Question

. A manager at a power company monitored the employee time required to process high. efficiency lamp bulb rebates. A random sample of 50 applications gave a sample mean time of 3.4 minutes and a standard deviation of 1.2 minutes. Could the manager conclude that the employee time required to process high-efficiency lamp bulb rebates is in fact lower than 3.6 ? Test the manager claim using uses a 5% signifieance level? Use any approach. A. Define both hypotheses. B. Calculate the test statistic. C. Calculate the p-value or use the classical approach. D. Do we reject the H.? Explain why. E. Write your conclusion in context with the problem

Answer 1

The manager can conclude that the employee time required to process high-efficiency lamp bulb rebates is lower than 3.6 minutes.

Step-by-step explanation:

To test the manager's claim, we will conduct a one-sample t-test. The null hypothesis (H0) is that the mean time required to process high-efficiency lamp bulb rebates is not lower than 3.6 minutes. The alternative hypothesis (Ha) is that the mean time is lower than 3.6 minutes.

To calculate the test statistic, we will use the formula: t = (x - μ) / (s / sqrt(n)), where x is the sample mean, μ is the population mean (3.6), s is the sample standard deviation, and n is the sample size. Plugging in the values, we get t = (3.4 - 3.6) / (1.2 / sqrt(50)) = -2.07.

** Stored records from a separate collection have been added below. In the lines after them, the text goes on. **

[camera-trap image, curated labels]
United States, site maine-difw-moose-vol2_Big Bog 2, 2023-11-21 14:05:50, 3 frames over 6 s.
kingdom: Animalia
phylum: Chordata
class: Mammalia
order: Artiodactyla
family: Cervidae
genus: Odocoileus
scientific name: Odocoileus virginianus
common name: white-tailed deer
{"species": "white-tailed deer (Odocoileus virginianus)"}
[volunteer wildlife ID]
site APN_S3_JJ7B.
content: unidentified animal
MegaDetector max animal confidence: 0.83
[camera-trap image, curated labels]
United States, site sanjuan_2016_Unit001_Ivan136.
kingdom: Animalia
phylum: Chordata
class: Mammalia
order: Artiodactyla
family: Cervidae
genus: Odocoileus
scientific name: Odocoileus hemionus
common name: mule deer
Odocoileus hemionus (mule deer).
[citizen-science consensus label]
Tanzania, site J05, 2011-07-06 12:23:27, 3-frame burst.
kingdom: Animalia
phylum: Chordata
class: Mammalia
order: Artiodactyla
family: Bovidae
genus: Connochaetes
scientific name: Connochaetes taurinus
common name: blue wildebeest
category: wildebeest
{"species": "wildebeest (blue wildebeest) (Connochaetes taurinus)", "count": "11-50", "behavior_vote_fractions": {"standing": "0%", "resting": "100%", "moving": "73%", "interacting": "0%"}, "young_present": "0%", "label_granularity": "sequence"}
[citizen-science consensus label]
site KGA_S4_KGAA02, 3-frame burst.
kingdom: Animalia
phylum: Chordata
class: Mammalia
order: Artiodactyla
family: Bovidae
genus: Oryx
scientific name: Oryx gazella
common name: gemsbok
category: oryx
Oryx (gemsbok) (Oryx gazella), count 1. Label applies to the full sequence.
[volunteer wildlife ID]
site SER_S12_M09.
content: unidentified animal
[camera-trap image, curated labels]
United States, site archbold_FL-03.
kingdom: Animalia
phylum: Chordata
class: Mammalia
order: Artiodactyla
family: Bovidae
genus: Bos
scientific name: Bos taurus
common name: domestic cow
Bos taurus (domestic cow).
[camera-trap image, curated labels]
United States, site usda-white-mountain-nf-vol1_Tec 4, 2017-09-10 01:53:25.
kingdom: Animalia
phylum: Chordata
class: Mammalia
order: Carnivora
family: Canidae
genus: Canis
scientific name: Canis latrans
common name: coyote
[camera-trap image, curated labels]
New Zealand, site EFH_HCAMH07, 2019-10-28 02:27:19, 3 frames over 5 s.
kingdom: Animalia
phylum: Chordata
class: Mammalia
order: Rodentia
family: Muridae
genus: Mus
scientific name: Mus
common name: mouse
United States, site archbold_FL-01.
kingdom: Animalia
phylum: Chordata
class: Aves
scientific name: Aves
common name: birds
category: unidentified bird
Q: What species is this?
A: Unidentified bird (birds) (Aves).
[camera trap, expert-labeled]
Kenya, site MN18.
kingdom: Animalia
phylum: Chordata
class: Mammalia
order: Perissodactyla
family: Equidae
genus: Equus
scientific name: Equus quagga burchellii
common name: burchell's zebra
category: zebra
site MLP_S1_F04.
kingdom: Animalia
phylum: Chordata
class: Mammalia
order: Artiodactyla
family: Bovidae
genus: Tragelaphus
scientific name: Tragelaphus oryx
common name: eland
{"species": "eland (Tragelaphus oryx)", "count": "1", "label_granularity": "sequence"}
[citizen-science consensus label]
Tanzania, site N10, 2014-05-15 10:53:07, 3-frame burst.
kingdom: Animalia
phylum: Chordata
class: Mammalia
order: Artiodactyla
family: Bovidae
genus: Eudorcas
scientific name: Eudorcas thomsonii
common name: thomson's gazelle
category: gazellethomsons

The p-value can be calculated using the t-distribution table or software. At a significance level of 5%, the critical value for a one-tailed test is -1.677. Since the test statistic (-2.07) is less than the critical value, we can reject the null hypothesis. Therefore, we have enough evidence to conclude that the employee time required to process high-efficiency lamp bulb rebates is in fact lower than 3.6 minutes.